-------- Page text --------

Scripts to compute these route quality and diversity metrics are available open-source on GitHub and are considered to be part of the PaRoutes framework. We consider the calculation of timings and if targets are solved to be part of the software producing the routes. In order to compute the quality and diversity metrics, the routes need to be exported in a tree-like structure (in JSON format) with minimal features. Basically, the relationships between molecules and reactions need to be defined, molecules are defined by their SMILES string and reactions are featureless.
Although the algorithms that we will use the predict routes are representative of different classes of search algorithms, we acknowledge that our implementations are variants of the original implementations described in the literature. For instance, there are many hyper parameters settings that could be explored. As such, the benchmarks presented herein should serve as an illustration of the PaRoutes framework and provide an insight into the capabilities of the AiZynthFinder software.

-------- Record list --------

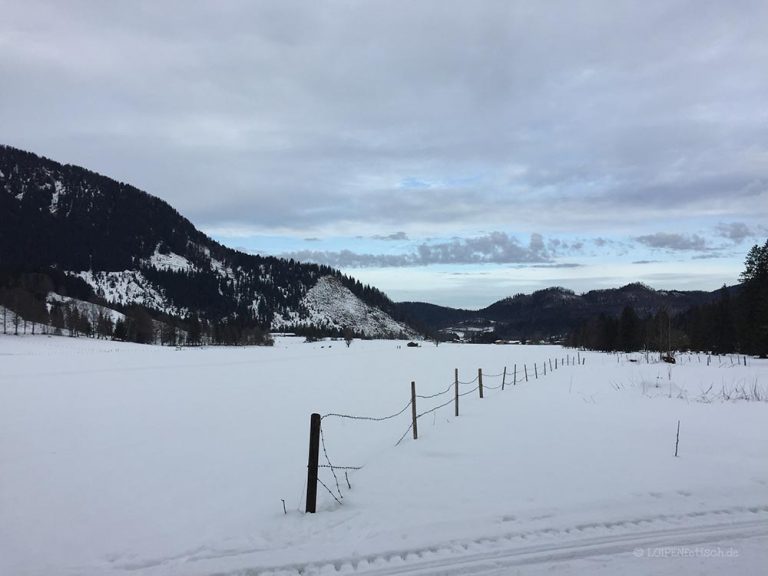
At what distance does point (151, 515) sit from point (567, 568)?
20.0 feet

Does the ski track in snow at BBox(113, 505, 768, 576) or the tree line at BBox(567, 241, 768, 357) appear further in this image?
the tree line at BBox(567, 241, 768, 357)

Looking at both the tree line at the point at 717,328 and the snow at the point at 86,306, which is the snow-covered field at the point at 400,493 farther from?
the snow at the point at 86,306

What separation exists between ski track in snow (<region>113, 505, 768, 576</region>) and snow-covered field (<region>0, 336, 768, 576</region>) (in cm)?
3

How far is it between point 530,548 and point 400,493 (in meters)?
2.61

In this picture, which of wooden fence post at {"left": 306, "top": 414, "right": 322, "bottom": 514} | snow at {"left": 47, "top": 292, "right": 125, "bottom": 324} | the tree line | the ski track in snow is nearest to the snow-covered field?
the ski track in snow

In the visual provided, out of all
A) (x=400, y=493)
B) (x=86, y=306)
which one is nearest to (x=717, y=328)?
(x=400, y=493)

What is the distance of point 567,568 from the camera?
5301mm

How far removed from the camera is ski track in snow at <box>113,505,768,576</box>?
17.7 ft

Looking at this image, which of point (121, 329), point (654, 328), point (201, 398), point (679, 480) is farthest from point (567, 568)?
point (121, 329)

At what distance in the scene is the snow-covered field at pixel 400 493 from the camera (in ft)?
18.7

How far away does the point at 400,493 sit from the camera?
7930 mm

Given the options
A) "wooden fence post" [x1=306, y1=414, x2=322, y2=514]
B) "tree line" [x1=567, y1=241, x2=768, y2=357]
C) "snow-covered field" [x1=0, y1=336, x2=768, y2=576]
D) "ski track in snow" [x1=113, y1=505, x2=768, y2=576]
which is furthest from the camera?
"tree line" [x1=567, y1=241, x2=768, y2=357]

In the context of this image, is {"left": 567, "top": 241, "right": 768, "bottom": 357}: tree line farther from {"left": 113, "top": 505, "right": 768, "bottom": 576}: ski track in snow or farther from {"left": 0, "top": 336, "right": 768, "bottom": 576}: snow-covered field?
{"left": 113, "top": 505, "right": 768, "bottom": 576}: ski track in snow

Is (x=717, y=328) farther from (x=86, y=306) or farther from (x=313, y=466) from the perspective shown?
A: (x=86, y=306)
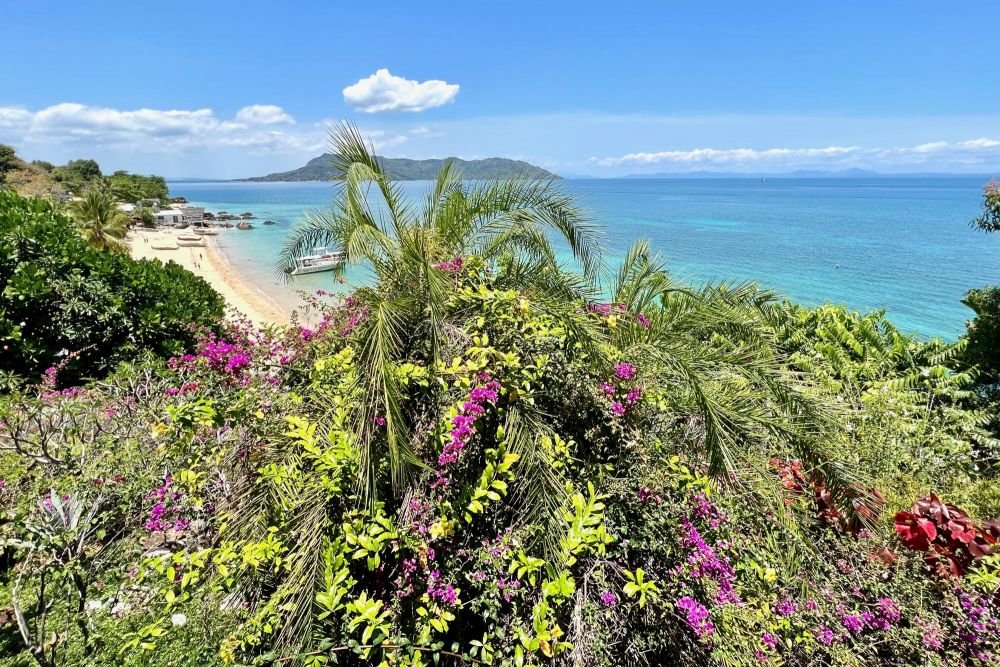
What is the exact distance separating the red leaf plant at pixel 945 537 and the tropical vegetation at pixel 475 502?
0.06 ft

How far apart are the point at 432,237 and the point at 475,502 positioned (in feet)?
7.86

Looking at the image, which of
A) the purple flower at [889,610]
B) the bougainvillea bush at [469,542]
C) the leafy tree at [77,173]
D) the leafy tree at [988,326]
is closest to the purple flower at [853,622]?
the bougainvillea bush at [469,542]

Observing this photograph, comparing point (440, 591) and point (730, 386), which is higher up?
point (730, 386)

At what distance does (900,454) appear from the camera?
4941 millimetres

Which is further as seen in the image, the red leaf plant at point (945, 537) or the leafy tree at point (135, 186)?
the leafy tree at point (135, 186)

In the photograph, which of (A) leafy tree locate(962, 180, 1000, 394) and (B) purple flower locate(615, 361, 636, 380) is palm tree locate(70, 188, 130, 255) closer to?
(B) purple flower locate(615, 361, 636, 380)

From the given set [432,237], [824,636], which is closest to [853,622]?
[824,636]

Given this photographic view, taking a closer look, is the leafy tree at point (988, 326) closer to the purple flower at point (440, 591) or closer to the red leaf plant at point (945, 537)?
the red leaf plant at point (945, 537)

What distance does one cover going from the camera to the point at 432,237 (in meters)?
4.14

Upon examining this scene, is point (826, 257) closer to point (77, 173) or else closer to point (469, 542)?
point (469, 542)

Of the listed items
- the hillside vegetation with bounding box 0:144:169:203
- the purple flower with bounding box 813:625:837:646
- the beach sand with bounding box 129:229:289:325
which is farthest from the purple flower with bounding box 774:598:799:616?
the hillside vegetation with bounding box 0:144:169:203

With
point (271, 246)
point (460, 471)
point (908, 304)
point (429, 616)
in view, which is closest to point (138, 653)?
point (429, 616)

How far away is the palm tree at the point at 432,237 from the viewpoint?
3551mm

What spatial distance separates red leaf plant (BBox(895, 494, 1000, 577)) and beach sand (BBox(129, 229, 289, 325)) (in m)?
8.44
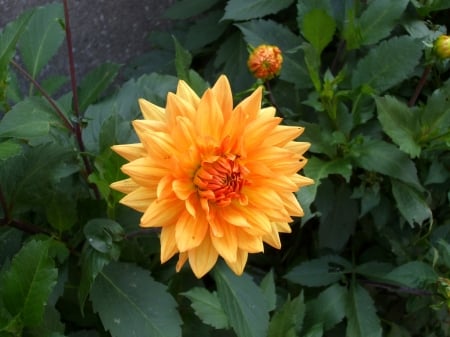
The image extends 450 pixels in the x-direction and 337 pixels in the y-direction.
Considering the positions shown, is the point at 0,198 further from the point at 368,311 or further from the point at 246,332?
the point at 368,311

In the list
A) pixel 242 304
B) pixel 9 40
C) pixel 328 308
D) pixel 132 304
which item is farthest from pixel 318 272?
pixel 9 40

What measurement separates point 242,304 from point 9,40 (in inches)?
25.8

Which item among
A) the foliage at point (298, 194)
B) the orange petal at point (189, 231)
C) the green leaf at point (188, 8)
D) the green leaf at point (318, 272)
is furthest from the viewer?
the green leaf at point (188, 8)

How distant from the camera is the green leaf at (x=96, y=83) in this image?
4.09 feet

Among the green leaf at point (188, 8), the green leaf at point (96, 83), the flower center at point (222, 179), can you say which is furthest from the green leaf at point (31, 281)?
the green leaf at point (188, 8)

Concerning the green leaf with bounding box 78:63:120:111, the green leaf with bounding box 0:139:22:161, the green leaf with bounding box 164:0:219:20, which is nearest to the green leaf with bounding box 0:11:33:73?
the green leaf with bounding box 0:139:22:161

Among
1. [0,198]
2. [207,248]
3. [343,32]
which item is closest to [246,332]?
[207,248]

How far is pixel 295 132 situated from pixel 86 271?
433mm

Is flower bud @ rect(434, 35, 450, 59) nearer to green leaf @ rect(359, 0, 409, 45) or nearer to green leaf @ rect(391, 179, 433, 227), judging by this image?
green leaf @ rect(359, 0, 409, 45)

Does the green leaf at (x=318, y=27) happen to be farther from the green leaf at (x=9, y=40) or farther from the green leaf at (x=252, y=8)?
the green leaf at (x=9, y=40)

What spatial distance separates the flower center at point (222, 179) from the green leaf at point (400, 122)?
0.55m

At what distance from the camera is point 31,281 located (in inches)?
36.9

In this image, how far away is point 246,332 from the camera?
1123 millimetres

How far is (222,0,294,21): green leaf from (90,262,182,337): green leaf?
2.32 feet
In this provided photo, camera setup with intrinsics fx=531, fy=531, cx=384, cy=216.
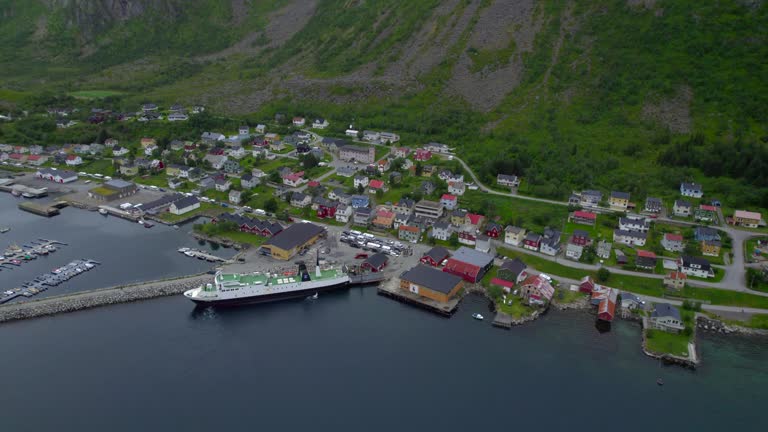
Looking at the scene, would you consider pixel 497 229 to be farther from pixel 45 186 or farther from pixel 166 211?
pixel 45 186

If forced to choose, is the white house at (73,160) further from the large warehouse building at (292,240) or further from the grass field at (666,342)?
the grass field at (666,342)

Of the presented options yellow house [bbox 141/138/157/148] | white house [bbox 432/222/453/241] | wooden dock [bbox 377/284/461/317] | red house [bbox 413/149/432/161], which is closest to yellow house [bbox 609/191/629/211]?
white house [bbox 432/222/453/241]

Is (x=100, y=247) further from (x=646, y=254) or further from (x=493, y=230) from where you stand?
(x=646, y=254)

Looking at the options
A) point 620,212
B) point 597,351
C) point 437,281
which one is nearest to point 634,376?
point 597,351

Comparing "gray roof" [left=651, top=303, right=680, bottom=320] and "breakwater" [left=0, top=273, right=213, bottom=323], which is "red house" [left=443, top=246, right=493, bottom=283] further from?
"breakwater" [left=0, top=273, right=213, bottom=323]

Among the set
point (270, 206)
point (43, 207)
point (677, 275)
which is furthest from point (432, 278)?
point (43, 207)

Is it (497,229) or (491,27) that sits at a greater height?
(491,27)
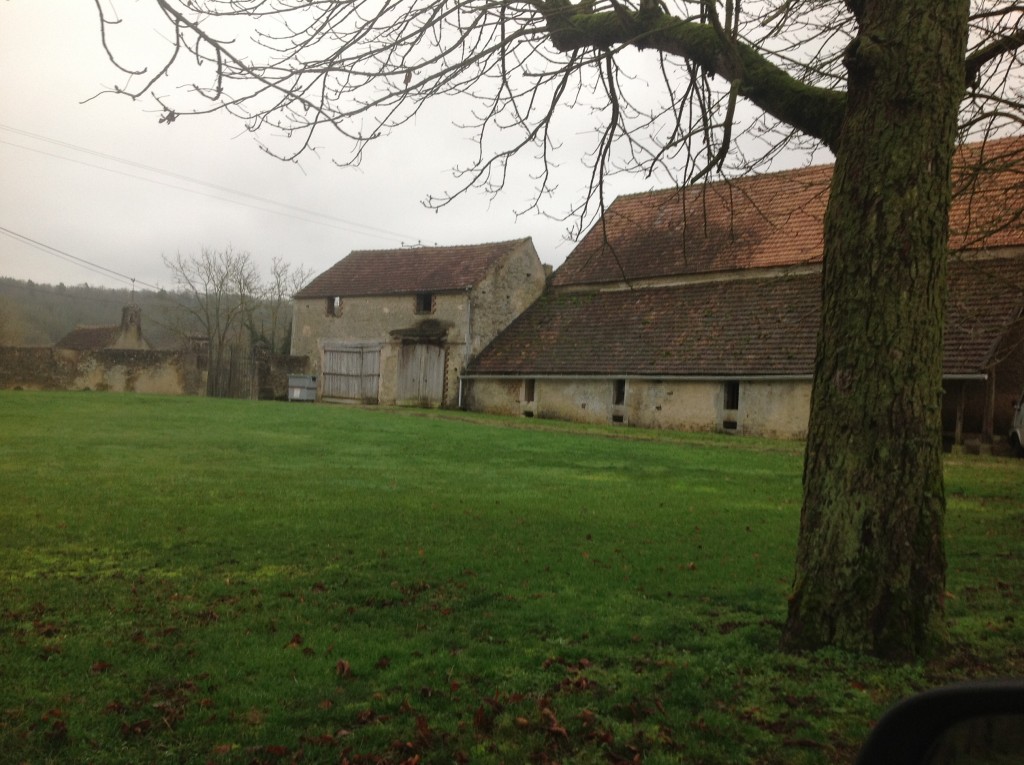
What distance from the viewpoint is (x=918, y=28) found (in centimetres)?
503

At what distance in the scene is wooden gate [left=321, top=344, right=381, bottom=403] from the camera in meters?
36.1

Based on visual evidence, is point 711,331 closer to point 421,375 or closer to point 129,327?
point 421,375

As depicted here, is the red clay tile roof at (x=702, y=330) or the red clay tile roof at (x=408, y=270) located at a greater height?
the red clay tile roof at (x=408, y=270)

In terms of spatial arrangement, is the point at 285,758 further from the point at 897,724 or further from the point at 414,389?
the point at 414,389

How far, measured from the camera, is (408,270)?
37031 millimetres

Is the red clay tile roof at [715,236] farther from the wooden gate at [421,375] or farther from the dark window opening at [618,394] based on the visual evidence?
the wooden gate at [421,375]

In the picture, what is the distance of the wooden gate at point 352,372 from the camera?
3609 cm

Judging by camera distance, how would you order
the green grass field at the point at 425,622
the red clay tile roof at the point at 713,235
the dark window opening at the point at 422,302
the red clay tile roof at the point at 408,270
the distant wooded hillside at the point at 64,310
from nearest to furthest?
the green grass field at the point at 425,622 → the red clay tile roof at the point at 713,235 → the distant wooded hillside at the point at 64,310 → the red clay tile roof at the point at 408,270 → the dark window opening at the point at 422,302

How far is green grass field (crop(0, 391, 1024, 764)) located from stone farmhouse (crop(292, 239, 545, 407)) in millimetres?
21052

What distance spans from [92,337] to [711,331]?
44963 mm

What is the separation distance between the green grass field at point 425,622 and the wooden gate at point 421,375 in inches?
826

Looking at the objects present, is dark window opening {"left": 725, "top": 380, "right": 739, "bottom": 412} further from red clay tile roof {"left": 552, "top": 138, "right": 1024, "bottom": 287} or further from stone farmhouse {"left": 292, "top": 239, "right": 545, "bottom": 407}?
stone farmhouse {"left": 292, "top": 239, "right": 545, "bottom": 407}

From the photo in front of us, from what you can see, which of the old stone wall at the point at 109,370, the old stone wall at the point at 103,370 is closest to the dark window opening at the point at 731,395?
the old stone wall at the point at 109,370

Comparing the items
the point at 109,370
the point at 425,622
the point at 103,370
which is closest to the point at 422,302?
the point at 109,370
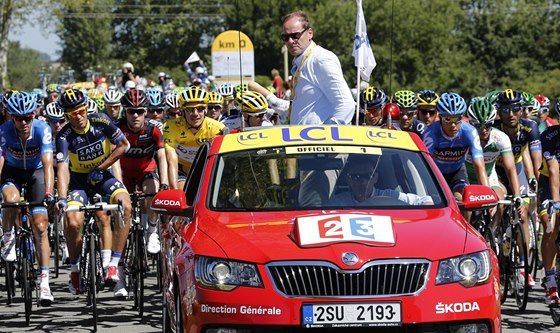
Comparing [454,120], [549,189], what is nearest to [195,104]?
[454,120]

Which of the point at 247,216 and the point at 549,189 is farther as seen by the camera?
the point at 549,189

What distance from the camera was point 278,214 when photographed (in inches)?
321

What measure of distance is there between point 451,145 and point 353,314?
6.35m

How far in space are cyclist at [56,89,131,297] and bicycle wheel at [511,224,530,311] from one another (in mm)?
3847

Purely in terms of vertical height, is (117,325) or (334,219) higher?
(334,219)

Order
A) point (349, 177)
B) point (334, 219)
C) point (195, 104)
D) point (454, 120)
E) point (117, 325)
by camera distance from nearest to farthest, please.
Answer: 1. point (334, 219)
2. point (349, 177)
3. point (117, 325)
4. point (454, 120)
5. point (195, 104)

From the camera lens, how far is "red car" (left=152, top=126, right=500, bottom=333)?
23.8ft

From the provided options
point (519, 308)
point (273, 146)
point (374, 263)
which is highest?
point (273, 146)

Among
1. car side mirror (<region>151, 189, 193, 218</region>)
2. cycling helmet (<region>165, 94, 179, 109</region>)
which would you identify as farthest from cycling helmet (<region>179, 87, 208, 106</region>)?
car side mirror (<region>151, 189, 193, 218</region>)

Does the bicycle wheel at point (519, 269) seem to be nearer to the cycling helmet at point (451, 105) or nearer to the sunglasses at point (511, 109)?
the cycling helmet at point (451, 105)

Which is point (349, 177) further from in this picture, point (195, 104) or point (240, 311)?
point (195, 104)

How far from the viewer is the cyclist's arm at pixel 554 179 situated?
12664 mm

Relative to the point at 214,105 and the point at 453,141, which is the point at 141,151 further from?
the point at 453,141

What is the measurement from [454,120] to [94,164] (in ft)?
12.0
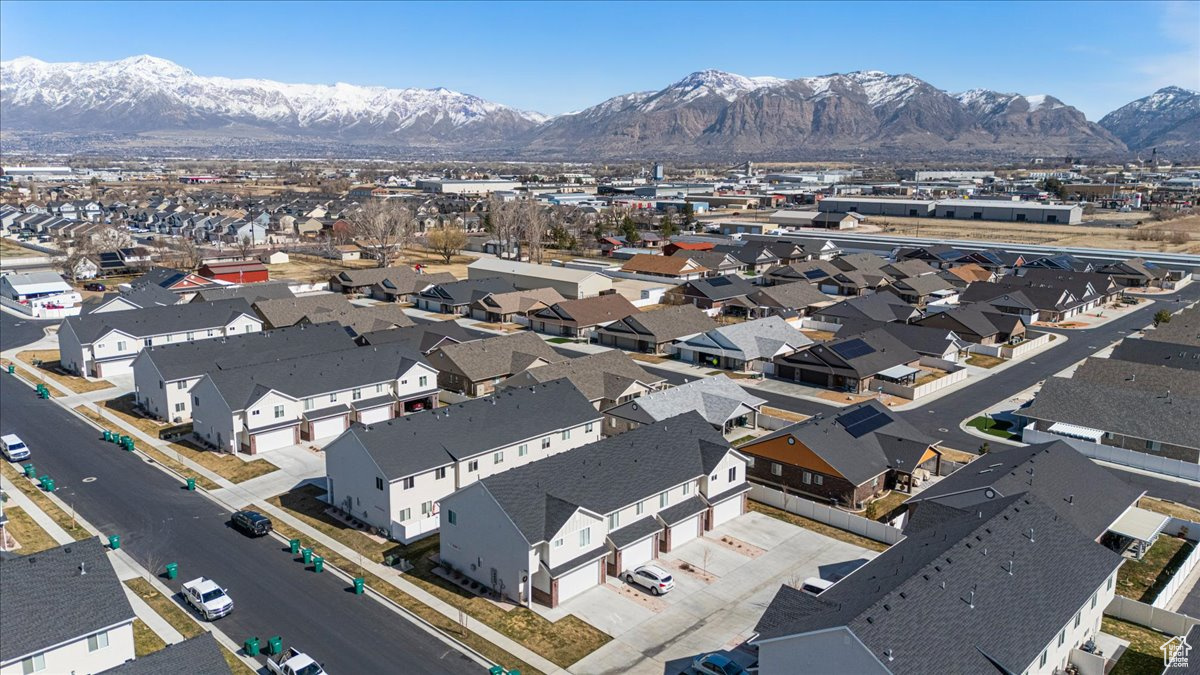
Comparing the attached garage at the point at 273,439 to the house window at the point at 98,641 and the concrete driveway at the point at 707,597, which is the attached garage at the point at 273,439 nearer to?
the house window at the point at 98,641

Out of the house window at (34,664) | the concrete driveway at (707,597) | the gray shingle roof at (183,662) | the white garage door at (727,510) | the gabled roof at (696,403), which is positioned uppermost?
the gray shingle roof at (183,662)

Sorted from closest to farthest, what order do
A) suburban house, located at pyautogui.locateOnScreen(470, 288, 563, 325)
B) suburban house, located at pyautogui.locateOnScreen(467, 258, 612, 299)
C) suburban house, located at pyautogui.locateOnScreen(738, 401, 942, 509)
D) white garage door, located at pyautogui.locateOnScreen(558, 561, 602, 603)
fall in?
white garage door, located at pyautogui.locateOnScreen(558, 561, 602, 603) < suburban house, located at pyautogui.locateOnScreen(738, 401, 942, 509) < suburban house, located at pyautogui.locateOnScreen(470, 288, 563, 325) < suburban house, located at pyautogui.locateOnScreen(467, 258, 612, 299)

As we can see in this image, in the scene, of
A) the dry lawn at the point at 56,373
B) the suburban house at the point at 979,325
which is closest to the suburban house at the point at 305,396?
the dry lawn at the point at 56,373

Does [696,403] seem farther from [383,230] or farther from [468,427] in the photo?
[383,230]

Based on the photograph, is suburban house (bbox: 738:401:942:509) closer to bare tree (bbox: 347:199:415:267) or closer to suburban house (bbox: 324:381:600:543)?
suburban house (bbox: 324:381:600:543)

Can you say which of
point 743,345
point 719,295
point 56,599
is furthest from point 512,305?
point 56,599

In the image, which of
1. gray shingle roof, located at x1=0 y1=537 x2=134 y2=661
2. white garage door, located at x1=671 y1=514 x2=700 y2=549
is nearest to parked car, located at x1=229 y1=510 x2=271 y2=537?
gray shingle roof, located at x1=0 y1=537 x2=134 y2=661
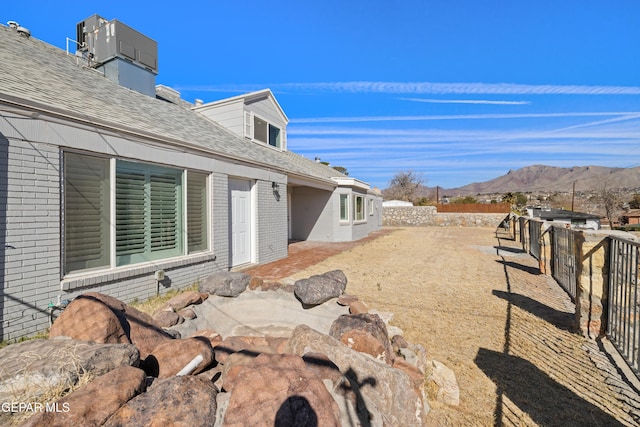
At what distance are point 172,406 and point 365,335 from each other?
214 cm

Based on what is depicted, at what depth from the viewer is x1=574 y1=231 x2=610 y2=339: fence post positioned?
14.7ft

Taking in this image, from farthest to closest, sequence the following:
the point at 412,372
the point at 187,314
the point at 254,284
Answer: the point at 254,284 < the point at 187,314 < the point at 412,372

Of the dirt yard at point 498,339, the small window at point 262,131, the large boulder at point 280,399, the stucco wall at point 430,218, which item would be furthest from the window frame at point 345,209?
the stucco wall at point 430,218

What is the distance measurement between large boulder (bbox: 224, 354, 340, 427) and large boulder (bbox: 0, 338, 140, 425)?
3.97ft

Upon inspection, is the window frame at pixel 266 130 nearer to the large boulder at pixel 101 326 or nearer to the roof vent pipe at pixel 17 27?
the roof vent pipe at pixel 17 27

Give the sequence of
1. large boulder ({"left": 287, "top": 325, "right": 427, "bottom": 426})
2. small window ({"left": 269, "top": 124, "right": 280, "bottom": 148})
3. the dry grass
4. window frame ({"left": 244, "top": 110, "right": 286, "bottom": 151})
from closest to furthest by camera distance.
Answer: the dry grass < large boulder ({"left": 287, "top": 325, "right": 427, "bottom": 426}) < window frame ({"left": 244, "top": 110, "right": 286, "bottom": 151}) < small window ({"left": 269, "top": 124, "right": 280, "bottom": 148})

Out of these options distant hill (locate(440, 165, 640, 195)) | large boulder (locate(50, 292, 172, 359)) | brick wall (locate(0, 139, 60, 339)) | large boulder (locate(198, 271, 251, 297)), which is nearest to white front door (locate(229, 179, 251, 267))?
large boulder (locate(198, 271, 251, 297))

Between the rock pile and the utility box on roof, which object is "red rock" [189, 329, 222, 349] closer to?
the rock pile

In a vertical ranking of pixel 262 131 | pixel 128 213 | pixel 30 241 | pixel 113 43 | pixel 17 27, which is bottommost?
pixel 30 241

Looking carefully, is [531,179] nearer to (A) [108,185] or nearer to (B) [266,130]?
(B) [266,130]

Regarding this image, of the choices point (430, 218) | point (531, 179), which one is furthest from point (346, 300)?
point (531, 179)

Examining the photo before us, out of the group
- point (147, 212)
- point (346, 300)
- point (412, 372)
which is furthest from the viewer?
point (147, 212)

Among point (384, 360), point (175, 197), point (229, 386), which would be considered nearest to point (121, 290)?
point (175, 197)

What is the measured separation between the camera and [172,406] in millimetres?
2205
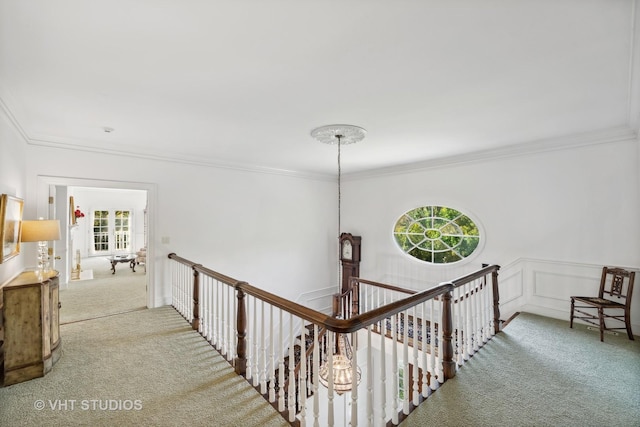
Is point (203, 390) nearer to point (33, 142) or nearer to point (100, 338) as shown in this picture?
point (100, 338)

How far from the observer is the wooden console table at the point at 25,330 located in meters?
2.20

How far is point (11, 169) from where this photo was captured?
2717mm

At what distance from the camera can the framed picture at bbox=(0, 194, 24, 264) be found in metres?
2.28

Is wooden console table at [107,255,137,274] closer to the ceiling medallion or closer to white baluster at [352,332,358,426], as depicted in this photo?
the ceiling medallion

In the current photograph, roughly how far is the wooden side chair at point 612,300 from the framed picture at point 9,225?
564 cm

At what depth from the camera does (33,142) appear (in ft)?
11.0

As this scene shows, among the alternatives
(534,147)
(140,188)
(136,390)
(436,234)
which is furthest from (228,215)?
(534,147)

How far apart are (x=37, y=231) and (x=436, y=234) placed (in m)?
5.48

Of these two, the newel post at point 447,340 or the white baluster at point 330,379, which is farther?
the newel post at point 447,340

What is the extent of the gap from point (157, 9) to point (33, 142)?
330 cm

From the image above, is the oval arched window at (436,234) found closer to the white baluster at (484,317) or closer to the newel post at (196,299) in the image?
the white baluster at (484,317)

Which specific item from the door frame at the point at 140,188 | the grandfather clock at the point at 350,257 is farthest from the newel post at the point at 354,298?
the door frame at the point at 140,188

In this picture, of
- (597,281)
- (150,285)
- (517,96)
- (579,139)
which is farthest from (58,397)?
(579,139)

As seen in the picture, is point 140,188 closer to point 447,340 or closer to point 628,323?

--------

## Short task
Retype the full PaRoutes text word for word. Rely only on the PaRoutes text, not on the material.

## Result for this exercise
Scripts to compute these route quality and diversity metrics are available open-source on GitHub and are considered to be part of the PaRoutes framework. We consider the calculation of timings and if targets are solved to be part of the software producing the routes. In order to compute the quality and diversity metrics, the routes need to be exported in a tree-like structure (in JSON format) with minimal features. Basically, the relationships between molecules and reactions need to be defined, molecules are defined by their SMILES string and reactions are featureless.
Although the algorithms that we will use the predict routes are representative of different classes of search algorithms, we acknowledge that our implementations are variants of the original implementations described in the literature. For instance, there are many hyper parameters settings that could be explored. As such, the benchmarks presented herein should serve as an illustration of the PaRoutes framework and provide an insight into the capabilities of the AiZynthFinder software.